Barry Diller backed the company and for this we should all be thankful. His cash war chest is going to be needed to defend against the copyright infringement suit already leveled at Aereo by a consortium of media companies who recognize the Company for what it is, namely: the beginning of the end of overcharging consumers for channels they don't want.

Businesses that charge exorbitant "middlemen" fees are anachronistic. Shopping malls, for example, are less trafficked and in their place are Web businesses selling either directly to consumers or through online stores where pricing is transparent and easily compared to other virtual storefronts.

Compare this to the state of cable television: When I moved in to my Brooklyn apartment 2 years ago, the only provider available for cable was Time Warner. As I mentioned before, my basic cable with Internet bill is $160 a month (and that's without HBO, Cinemax or any movie channels). It was basically a 'take or leave it' proposition, so I took it, even though there's only a handful of channels I ever watch. If the pricing wasn't so outrageous it would almost be funny.

In 2009, Time Warner Cable was spun off from Time Warner Inc., and the now the former company's business model is to lay cables and act as a platform for distributing content from it's former parent Company and other content producers. Think of the cable company as the middlemen that strikes deals with HBO (Time Warner Inc. owned) and Fox and MSG and others and then marks up the cost of acquiring that content for you the end-consumer. If I get all the channels they offer and DVR my bill could be over $200 a month or $2,400 a year.

On what planet does this make any sense? In the 1980's, before we had cable, my folks got all of the broadcast television (ABC, NBC, CBS and Fox) for free. Now because it comes through the ground instead of from the top of the Empire State Building we all pay for it.

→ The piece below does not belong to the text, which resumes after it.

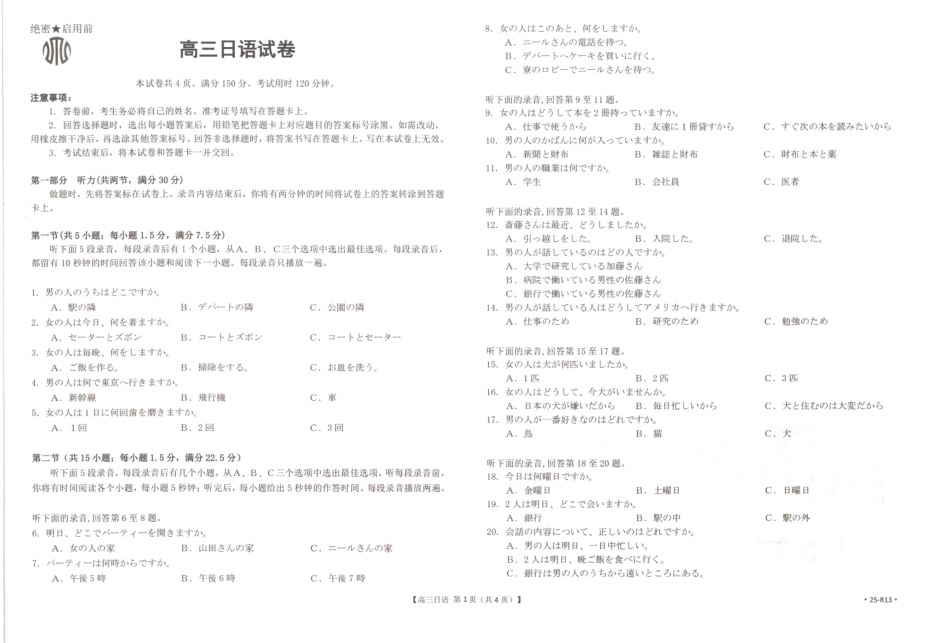 金太阳25-489C2025届全国“优创名校”高三金太阳4月联考（4.8-4.9）【日语试卷】（25-R13).pdf_第1页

What I'd really like is to pay for what I want to watch, and not pay for what I don't. The original argument that I should pay more for better quality delivered through cable isn't true anymore, as I can receive the same quality if something is streamed over the Internet.

Still more important to me than true a la carte pricing is true competitive and transparent pricing. It's Time Warner's monopolistic behavior that makes them such a popular company to hate.

Everyone should be rooting for Aereo to succeed in their legal battles. Because if they do, here's what the future will look like: If you like broadcast TV, you'll pay Aereo (and hopefully, they'll be competitors to Aereo) something like $12 a month or less for those channels. Aereo even includes the ability to record without any additional monthly fee (i.e. no need for a DVR). You'll sign up for Netflix or a Google competitor for $8 a month for your movies and possibly Hulu Plus for another $8 a month for TV shows. If you're a New York Knicks fan, you have to believe at some point MSG will sell you a monthly subscription over the Internet directly.

Forget about getting a phone line from Time Warner. You can pay one-tenth of the price by getting Magic Jack or even simply using Google Voice.

You'll still call Time Warner periodically to complain that the Internet speed isn't quite what you paid for and they'll probably still keep you on hold for interminable periods of time. But the good news is you won't resent them anywhere near as much when your bill comes, because it will be a fraction of what you're paying now.